3. Sachi at 19 Motcomb Street (fka ‘Pantechnicon’)
Japanese restaurant in Belgravia
19 Motcomb Street - SW1X
Feelgood vibes abound on the lovely rooftop (complete with retractable glass ceiling) of this swanky Belgravian site atop the building formerly known as ‘Pantechnicon’, whose crowd seems to be jetting in for the day from St Tropez (with pricing to match). It’s closed as we go to press as it undergoes a major reformatting, but we’re betting that on re-opening in late 2024 much of its original DNA will survive. The menu – on relaunch – will be Japanese (under the brand of what used to be the basement restaurant); and it will also be served in the space immediately below (previously Eldr).
4. Sumosan Twiga
Japanese restaurant in Knightsbridge
165 Sloane Street - SW1
2022 Review: On a strip of Sloane Street south of Harvey Nicks that has lacked its natural international passing trade in recent times, this outpost of the Moscow-based Sumosan empire serves a luxurious mix of Italian and Japanese dishes, often to the backing of live entertainment. Yet again, the level of expense is the main sticking point (and service can have its off days, too), but it has its fans for a glam night out.
5. Kiku
Japanese restaurant in Mayfair
17 Half Moon St - W1
A “super-reliable” Mayfair veteran, which (having opened in 1978) claims to be the “oldest family-run Japanese” in London, and serves “well executed, unpretentious Japanese food at reasonable prices”. “It’s my local canteen!” says one reporter… a sentiment shared by many staff from the nearby Japanese embassy, which makes “booking essential at lunchtimes!”
6. Zuma
Japanese restaurant in Knightsbridge
5 Raphael St - SW7
“Still going strong” – the “electric, buzzy atmosphere makes for great people-watching” at Rainer Becker & Arjun Waney’s charismatic Knightsbridge scene, whose cocktail bar is a ‘Beauty & The Beast’ bearpit of expensively clad Eurotrash-types. “It’s expensive, but even knowing that it’s still a great experience”: “service tries hard without being terribly fast or particularly friendly” and delivers superb “precision cooking” from a bewildering Japanese-inspired array of luxurious robata dishes, sushi and sashimi, wagyu, lobster and seafood.
7. Sushi Kanesaka
Japanese restaurant in Westminster
45 Park Lane - W1K
“Fantastic sushi is delivered with epic flair and care… but the cost is mind-blowing and straying from value for money” at this Dorchester Collection yearling, which opened in July 2023 to easy headlines for offering the UK’s most expensive menu (£420 per person… before the 15% service charge). It’s a spin-off from Shinji Kanesaka’s original in Tokyo with two Michelin stars and head chef Hirotaka Wada quickly won a star from the tyre men in the UK 2024 awards.
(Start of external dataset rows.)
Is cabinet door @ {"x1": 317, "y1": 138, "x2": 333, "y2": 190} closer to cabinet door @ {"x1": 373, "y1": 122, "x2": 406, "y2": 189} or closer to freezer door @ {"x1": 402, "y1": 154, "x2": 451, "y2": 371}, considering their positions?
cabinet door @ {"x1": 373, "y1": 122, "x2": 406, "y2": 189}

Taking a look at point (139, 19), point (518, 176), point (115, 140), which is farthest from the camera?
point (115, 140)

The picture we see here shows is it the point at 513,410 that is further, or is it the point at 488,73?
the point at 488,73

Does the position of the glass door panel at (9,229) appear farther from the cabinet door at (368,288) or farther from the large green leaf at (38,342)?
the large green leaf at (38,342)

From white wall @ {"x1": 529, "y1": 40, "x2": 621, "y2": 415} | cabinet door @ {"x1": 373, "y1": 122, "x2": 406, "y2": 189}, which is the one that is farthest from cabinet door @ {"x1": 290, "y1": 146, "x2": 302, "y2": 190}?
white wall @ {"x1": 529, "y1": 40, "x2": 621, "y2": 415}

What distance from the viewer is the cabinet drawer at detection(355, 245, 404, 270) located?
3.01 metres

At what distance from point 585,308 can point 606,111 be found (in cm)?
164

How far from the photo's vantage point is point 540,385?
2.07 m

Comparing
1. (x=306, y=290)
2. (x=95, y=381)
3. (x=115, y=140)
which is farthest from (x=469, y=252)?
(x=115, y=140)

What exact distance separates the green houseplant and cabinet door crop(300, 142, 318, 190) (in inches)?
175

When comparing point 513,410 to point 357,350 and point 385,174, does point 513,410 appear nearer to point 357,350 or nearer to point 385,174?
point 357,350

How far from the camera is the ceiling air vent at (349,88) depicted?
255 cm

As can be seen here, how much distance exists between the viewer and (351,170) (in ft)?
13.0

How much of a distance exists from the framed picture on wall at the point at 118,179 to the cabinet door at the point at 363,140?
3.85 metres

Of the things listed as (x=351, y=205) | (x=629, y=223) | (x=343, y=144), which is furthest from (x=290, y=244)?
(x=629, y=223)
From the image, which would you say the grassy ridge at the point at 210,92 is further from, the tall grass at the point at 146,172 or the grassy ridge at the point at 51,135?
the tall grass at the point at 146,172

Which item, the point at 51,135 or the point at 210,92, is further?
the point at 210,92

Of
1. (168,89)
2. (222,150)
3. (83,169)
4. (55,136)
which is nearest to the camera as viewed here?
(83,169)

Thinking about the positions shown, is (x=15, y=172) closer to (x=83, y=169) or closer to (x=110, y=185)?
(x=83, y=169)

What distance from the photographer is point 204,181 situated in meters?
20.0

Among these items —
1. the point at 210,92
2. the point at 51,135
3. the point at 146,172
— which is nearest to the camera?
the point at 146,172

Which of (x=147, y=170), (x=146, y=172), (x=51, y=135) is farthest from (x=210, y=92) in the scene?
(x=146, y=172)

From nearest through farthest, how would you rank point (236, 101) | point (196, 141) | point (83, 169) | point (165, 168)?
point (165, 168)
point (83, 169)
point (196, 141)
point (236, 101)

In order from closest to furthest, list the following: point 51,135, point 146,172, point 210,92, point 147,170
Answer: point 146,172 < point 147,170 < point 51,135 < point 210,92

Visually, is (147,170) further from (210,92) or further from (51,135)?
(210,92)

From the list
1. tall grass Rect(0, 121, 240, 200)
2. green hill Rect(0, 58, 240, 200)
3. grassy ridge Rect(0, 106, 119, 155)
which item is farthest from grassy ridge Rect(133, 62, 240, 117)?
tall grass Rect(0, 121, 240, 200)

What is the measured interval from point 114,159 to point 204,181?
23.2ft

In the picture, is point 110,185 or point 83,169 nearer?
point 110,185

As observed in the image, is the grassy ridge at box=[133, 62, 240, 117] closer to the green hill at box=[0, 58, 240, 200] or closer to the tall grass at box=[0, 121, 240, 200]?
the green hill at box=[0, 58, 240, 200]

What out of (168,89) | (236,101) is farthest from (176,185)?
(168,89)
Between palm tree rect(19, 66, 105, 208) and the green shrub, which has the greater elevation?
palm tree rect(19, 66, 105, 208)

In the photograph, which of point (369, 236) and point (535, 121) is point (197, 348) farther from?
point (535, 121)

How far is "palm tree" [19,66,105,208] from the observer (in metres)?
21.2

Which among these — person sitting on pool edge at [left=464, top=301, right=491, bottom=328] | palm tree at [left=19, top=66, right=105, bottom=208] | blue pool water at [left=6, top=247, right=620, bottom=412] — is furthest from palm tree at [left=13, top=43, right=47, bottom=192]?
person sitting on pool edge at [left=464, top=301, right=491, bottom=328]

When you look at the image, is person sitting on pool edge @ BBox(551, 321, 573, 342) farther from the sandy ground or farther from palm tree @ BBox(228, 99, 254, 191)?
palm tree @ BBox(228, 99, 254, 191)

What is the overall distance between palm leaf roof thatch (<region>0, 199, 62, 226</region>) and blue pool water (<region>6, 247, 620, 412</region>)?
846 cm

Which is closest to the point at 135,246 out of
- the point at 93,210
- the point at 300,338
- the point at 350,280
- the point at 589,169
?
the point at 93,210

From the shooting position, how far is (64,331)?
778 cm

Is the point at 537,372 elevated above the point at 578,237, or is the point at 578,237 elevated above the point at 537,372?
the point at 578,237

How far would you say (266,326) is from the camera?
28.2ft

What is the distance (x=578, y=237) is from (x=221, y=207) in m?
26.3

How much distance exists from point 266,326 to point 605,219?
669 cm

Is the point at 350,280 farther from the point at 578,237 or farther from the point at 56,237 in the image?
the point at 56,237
Whether that justifies taking one of the nine seats at the counter (a single piece of 300-year-old cedar wood – there are also four in a private room) almost certainly depends on how deep your pockets are. Rice and Kobe beef imported from Japan, together with fish and seafood from Cornwall, Canada and beyond all help to create an 18-course omakase experience that all feedback suggests is true to the website’s claim of a ‘true embodiment of Japanese fine dining’; and one that ranks favourably alongside London’s other top Japanese counters. Whether your allotted two hours in a not-particularly-vibey room for such an experience is a worthwhile investment is down to whether you have the necessary disposable and that’s your ‘bag’.
8. The Aubrey
Japanese restaurant in Mayfair
Mandarin Oriental, 66 Knightsbridge - SW1X
2023 Review: Billing itself somewhat misleadingly as an ‘eccentric Japanese izakaya experience’ (which would suggest it’s down-to-earth… which it isn’t), this luxurious space decked with Japanese prints is this Knightsbridge hotel’s new incumbent for the basement space that was previously Bar Boulud (RIP). It is rated on limited feedback to date, but all of it enthusiastic. Top Tip – bargain set lunch menu featuring katsu sandos, plus cocktails.
9. Aragawa
Japanese restaurant in Mayfair
38 Clarges St - W1
2023 Review: Esteemed Tokyo steakhouse, Aragawa (est 1967, and actually predated by its Kobe branch) is set to open in late 2022 on the Mayfair site that for over 20 years as Miyama (long RIP) was an exemplar of traditional Japanese cuisine. Tokyo diners may pay over £400 per head for the best cuts… and that’s before you go wild with the list of Premiers Grands Crus on the wine list.